### About this exercise
Each entry here is to be restated word for word.

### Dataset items
....................

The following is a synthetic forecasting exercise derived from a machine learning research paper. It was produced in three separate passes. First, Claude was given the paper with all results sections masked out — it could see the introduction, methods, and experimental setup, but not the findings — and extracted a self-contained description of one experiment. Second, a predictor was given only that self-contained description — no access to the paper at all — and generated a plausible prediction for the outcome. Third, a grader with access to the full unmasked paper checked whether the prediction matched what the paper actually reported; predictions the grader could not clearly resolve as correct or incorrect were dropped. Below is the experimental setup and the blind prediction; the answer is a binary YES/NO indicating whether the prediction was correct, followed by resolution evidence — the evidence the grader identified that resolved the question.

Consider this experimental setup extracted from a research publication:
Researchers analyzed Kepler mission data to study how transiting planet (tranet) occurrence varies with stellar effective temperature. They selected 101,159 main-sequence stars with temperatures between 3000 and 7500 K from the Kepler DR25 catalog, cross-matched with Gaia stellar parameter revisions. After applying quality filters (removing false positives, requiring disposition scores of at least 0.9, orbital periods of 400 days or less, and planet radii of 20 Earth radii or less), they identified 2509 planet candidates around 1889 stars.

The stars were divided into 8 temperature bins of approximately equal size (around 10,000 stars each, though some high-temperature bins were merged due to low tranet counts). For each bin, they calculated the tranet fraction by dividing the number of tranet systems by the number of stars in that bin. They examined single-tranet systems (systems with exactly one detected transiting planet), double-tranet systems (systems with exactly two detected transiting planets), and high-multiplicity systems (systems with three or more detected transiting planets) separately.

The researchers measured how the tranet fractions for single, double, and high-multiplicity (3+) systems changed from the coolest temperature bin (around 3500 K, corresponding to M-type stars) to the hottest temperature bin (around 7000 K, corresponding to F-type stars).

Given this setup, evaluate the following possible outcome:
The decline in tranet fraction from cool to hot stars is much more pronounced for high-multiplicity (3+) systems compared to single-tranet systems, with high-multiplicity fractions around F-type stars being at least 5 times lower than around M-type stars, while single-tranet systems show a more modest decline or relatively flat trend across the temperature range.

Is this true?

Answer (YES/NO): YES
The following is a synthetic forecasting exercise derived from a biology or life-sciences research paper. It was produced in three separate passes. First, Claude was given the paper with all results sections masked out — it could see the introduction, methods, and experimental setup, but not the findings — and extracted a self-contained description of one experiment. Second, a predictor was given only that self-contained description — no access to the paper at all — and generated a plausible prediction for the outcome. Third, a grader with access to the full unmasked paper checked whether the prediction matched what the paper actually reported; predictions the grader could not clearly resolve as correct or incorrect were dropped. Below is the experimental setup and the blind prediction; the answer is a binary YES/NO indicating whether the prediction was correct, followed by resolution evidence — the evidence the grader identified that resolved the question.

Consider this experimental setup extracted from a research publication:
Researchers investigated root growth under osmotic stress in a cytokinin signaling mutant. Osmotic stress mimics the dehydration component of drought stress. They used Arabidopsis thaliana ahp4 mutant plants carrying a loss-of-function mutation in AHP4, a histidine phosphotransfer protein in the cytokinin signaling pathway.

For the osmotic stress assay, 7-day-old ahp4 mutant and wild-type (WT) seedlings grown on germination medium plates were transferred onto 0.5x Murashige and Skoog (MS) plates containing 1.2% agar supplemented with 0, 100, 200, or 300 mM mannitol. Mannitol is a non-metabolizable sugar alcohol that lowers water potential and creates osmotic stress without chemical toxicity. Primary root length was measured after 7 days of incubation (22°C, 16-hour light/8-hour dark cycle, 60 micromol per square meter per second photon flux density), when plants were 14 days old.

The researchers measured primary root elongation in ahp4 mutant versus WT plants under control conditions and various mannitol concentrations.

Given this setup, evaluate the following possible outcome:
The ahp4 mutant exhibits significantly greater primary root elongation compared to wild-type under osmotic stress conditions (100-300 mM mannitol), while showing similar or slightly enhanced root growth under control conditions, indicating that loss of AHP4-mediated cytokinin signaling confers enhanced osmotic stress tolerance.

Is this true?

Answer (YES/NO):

....................

### Answer
The following is a synthetic forecasting exercise derived from a machine learning research paper. It was produced in three separate passes. First, Claude was given the paper with all results sections masked out — it could see the introduction, methods, and experimental setup, but not the findings — and extracted a self-contained description of one experiment. Second, a predictor was given only that self-contained description — no access to the paper at all — and generated a plausible prediction for the outcome. Third, a grader with access to the full unmasked paper checked whether the prediction matched what the paper actually reported; predictions the grader could not clearly resolve as correct or incorrect were dropped. Below is the experimental setup and the blind prediction; the answer is a binary YES/NO indicating whether the prediction was correct, followed by resolution evidence — the evidence the grader identified that resolved the question.

Consider this experimental setup extracted from a research publication:
Researchers analyzed Kepler mission data to study how transiting planet (tranet) occurrence varies with stellar effective temperature. They selected 101,159 main-sequence stars with temperatures between 3000 and 7500 K from the Kepler DR25 catalog, cross-matched with Gaia stellar parameter revisions. After applying quality filters (removing false positives, requiring disposition scores of at least 0.9, orbital periods of 400 days or less, and planet radii of 20 Earth radii or less), they identified 2509 planet candidates around 1889 stars.

The stars were divided into 8 temperature bins of approximately equal size (around 10,000 stars each, though some high-temperature bins were merged due to low tranet counts). For each bin, they calculated the tranet fraction by dividing the number of tranet systems by the number of stars in that bin. They examined single-tranet systems (systems with exactly one detected transiting planet), double-tranet systems (systems with exactly two detected transiting planets), and high-multiplicity systems (systems with three or more detected transiting planets) separately.

The researchers measured how the tranet fractions for single, double, and high-multiplicity (3+) systems changed from the coolest temperature bin (around 3500 K, corresponding to M-type stars) to the hottest temperature bin (around 7000 K, corresponding to F-type stars).

Given this setup, evaluate the following possible outcome:
The decline in tranet fraction from cool to hot stars is much more pronounced for high-multiplicity (3+) systems compared to single-tranet systems, with high-multiplicity fractions around F-type stars being at least 5 times lower than around M-type stars, while single-tranet systems show a more modest decline or relatively flat trend across the temperature range.

Is this true?

Answer (YES/NO): YES
The following is a synthetic forecasting exercise derived from a biology or life-sciences research paper. It was produced in three separate passes. First, Claude was given the paper with all results sections masked out — it could see the introduction, methods, and experimental setup, but not the findings — and extracted a self-contained description of one experiment. Second, a predictor was given only that self-contained description — no access to the paper at all — and generated a plausible prediction for the outcome. Third, a grader with access to the full unmasked paper checked whether the prediction matched what the paper actually reported; predictions the grader could not clearly resolve as correct or incorrect were dropped. Below is the experimental setup and the blind prediction; the answer is a binary YES/NO indicating whether the prediction was correct, followed by resolution evidence — the evidence the grader identified that resolved the question.

Consider this experimental setup extracted from a research publication:
Researchers investigated root growth under osmotic stress in a cytokinin signaling mutant. Osmotic stress mimics the dehydration component of drought stress. They used Arabidopsis thaliana ahp4 mutant plants carrying a loss-of-function mutation in AHP4, a histidine phosphotransfer protein in the cytokinin signaling pathway.

For the osmotic stress assay, 7-day-old ahp4 mutant and wild-type (WT) seedlings grown on germination medium plates were transferred onto 0.5x Murashige and Skoog (MS) plates containing 1.2% agar supplemented with 0, 100, 200, or 300 mM mannitol. Mannitol is a non-metabolizable sugar alcohol that lowers water potential and creates osmotic stress without chemical toxicity. Primary root length was measured after 7 days of incubation (22°C, 16-hour light/8-hour dark cycle, 60 micromol per square meter per second photon flux density), when plants were 14 days old.

The researchers measured primary root elongation in ahp4 mutant versus WT plants under control conditions and various mannitol concentrations.

Given this setup, evaluate the following possible outcome:
The ahp4 mutant exhibits significantly greater primary root elongation compared to wild-type under osmotic stress conditions (100-300 mM mannitol), while showing similar or slightly enhanced root growth under control conditions, indicating that loss of AHP4-mediated cytokinin signaling confers enhanced osmotic stress tolerance.

Is this true?

Answer (YES/NO):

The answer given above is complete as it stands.